From a group of $8$ boys and $3$ girls, a committee of $5$ members to be formed. Find the probability that $2$ particular girls are included in the committee is
A) $\dfrac{4}{{11}}$
B) $\dfrac{2}{{11}}$
C) $\dfrac{6}{{11}}$
D) $\dfrac{8}{{11}}$

Answer 1

Solution

The committee will be formed by two girls and three particular members. It means the three particular members will be chosen from the remaining nine members. Then, we find the number of ways to select 2 particular girls, the number of ways to select three particular members among the 9 members and the number of ways to select five particular members among 11 members.
Finally, we can find the required probability.

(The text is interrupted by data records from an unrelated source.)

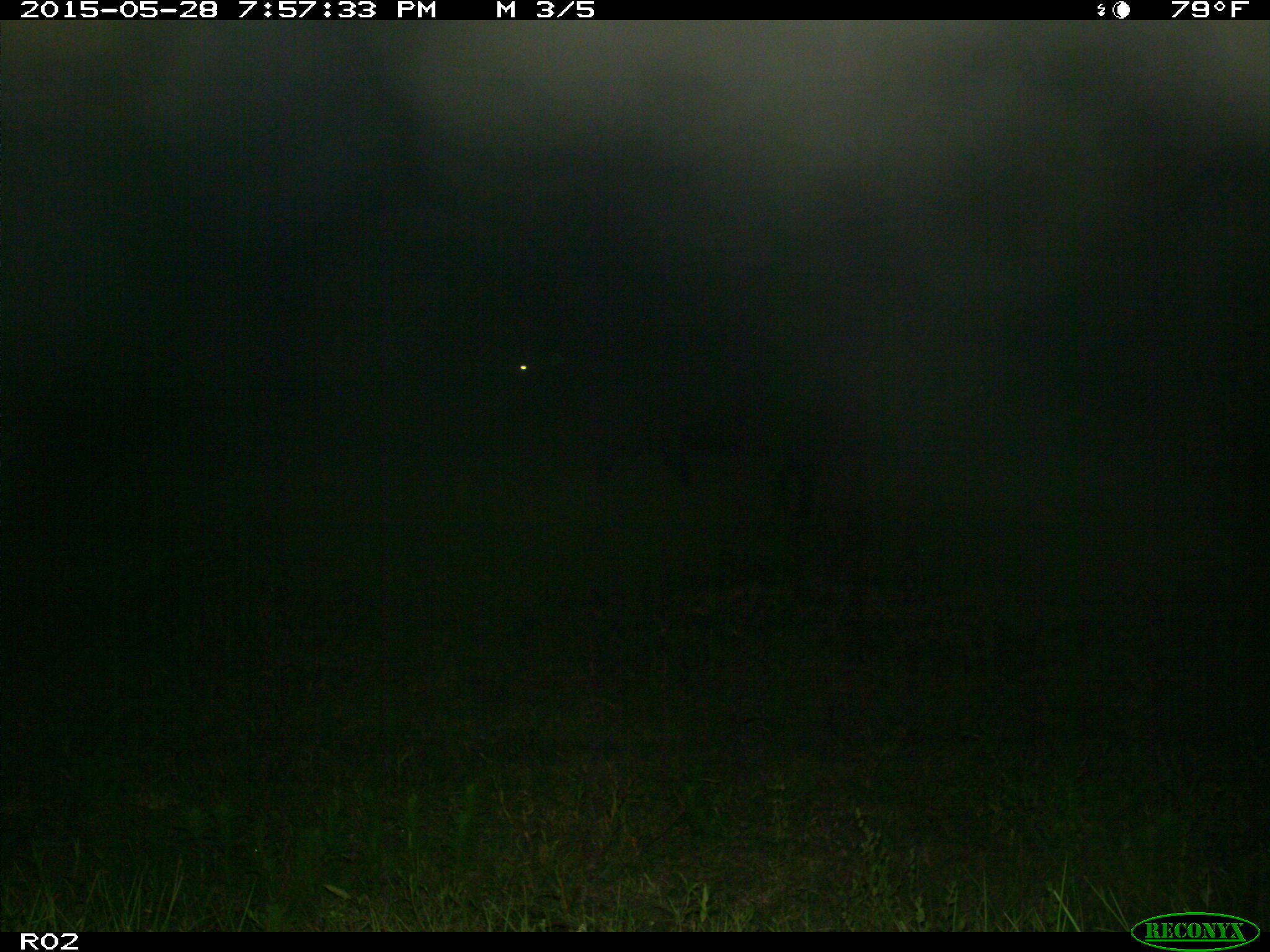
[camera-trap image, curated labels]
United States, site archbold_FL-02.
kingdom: Animalia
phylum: Chordata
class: Mammalia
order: Artiodactyla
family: Bovidae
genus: Bos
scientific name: Bos taurus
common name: domestic cow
Bos taurus (domestic cow).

Complete step-by-step answer:
It is given that; the number of boys is $8$ and the number of girls $3$ . A committee of $5$ members will be formed.
We have to find the probability that $2$ particular girls are included in the committee.
So, we have,
Committee: 2 girls and 3 particular members.
The number of ways to select 2 particular girls is $^2{C_2}$ .
Now, the committee has to select 3 members from $(8 + 3 - 2) = 9$ members.
The number of ways to select three particular members among rest 9 members is ${ = ^9}{C_3}$ .
The number of ways to select five particular members among 11 members is ${ = ^{11}}{C_5}$ .
The probability that $2$ particular girls are included in the committee is $= \dfrac{{^2{C_2}{ \times ^9}{C_3}}}{{^{11}{C_5}}}$
Simplifying we get,
$\Rightarrow \dfrac{{^2{C_2}{ \times ^9}{C_3}}}{{^{11}{C_5}}} = \dfrac{{\dfrac{{2!}}{{2!\left( {2 - 2} \right)!}} \times \dfrac{{9!}}{{3!\left( {9 - 3} \right)!}}}}{{\dfrac{{11!}}{{5!\left( {11 - 5} \right)!}}}}$
By using combination formula to solve,
$\Rightarrow \dfrac{{\dfrac{{2!}}{{2!\left( {2 - 2} \right)!}} \times \dfrac{{9!}}{{3!\left( {9 - 3} \right)!}}}}{{\dfrac{{11!}}{{5!\left( {11 - 5} \right)!}}}} = \dfrac{{84}}{{462}}$
The probability that $2$ particular girls are included in the committee is $= \dfrac{{84}}{{462}} = \dfrac{2}{{11}}$
So, the probability that $2$ particular girls are included in the committee is $\dfrac{2}{{11}}$ .

$\therefore$ The correct option is B) $\dfrac{2}{{11}}$ .

Note: We must keep in mind that the probability is a measure of the likelihood of an event to occur. Many events cannot be predicted with total certainty. We can predict only the chance of an event to occur i.e. how likely they are to happen, using it. Probability can range in from 0 to 1, where 0 means the event to be an impossible one and 1 indicates a certain event.